# Girlfriend making me choose between her or weed!



## StealthAssassin (Apr 9, 2013)

I have been dating this girl for a year. I have been smoking weed for the last 14 years, but never more than on the weekends. She noticed me smoking every weekend for the last few weeks and has now cracked it and said that its her or the weed... The thing I don't get is that I cannot see it harming me at all. I do smoke on my own, but Only on the weekends. I have 2 jobs, heaps of cash, grow my own weed, barely get through an ounce in a year, am sociable and very highly qualified (I am a doctor). I just don't see what the problem and am thinking seriously of dumping her and doing weed. It's not that I don't love her, I just feel like she is being unreasonable and if I let her stop me doing this then she will remember and allways know that she can controll me for ever... Anyone else have any advice? I don't know what to do!!!


----------



## dtowndabber (Apr 9, 2013)

Why do you have 2 jobs and grow weed if you're a doctor? 

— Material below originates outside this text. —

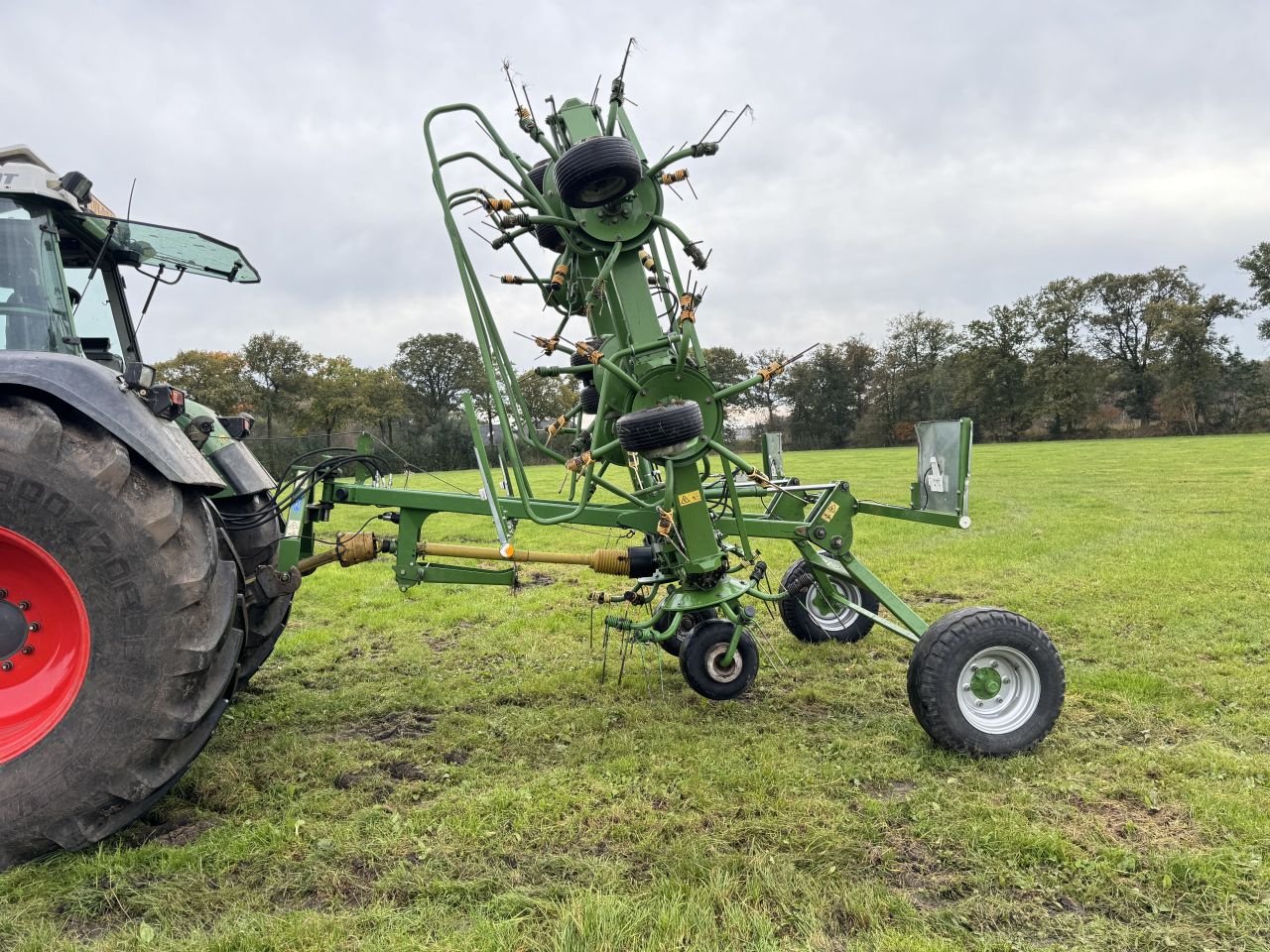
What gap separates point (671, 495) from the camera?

Any person who gives you ultimatums is not healthy for you.


----------



## StealthAssassin (Apr 9, 2013)

why not? I would rather grow weed than buy off the street... It's a fun hobby. I have 2 jobs for extra money, it really doesn't matter, just saying that my life is in order.


----------



## ManWithTheHex (Apr 9, 2013)

Tell her all those things, even if she already knows it. 
You got a good education, good jobs and you smoke on your own time only in the weekends. You don't got connections to the illegal part of it since you grow your own. That you've been doing this in 14 years without a problem and this is who you are. If she can't accept you as you is, then she will never be pleased. If she can't accept this MINOR thing about you, how do you think it will be in the future? She will try to change YOU and YOUR behavior every time you don't fit in HER mold of a perfect boyfriend, and that's not a girl you would want to be with.


----------



## Doobius1 (Apr 9, 2013)

I quit letting people in my life tell me what to do. I am single now and happier than ever. If you're really a Doc, you should have no problem finding a woman who is not controlling.


----------



## Doobius1 (Apr 9, 2013)

My ex wife was stunning. I just got used to guys gawking at her. But what a fucking bitch! Show me a hot woman and I will show you a man who is sick of her shit.


----------



## Grandpapy (Apr 9, 2013)

Tired of your life? Let her run it. First your vices, then friends, I say RUN!
I'd be looking into some type pre-nuptial should it come to that.


----------



## ProfessorPotSnob (Apr 9, 2013)

I had a lady give me this ultimatum once , I cant even remember that bitches name now lol


----------



## Indagrow (Apr 9, 2013)

Tell her you will stop once she stops getting periods.. It's just a part of you she has to accept


----------



## Anotherlover (Apr 9, 2013)

bye bye girlfriend.


----------



## silasraven (Apr 9, 2013)

everyone says ditch the chick. its been a year and no like weed. leave her. making you choose to ditch a plant you barely consume. people are crazy, had i never listened to people when i was 14 about the cons of weed i would be living in a better situation.


----------



## Anotherlover (Apr 9, 2013)

If she wants to change you it's best to just change your relationship status.


----------



## BarnBuster (Apr 9, 2013)

You didn't mention her reasoning for wanting you to quit. Did she actually make valid points? You are a practicing MD?


----------



## silasraven (Apr 9, 2013)

i had a girl who insinuated it once, i gave it up and most of my ideals for the sake of her. and i did thing i never thought i would do.


----------



## hydrogreen65 (Apr 9, 2013)

It's only the beginning, find someone new.


----------



## Saerimmner (Apr 9, 2013)

Show her the door or spend the rest of your relationship under the thumb basically


----------



## bimple (Apr 9, 2013)

doesn't sound like a good match - if you let her stop you from doing something you believe in now, what will be next? Better to find someone who accepts you for who you are, or might want to partake with you. Don't settle or sell yourself short - life is way too short to waste time with people who don't understand you or get you.


----------



## Zaehet Strife (Apr 9, 2013)

ManWithTheHex said:


> Tell her all those things, even if she already knows it.
> You got a good education, good jobs and you smoke on your own time only in the weekends. You don't got connections to the illegal part of it since you grow your own. That you've been doing this in 14 years without a problem and this is who you are. If she can't accept you as you is, then she will never be pleased. If she can't accept this MINOR thing about you, how do you think it will be in the future? She will try to change YOU and YOUR behavior every time you don't fit in HER mold of a perfect boyfriend, and that's not a girl you would want to be with.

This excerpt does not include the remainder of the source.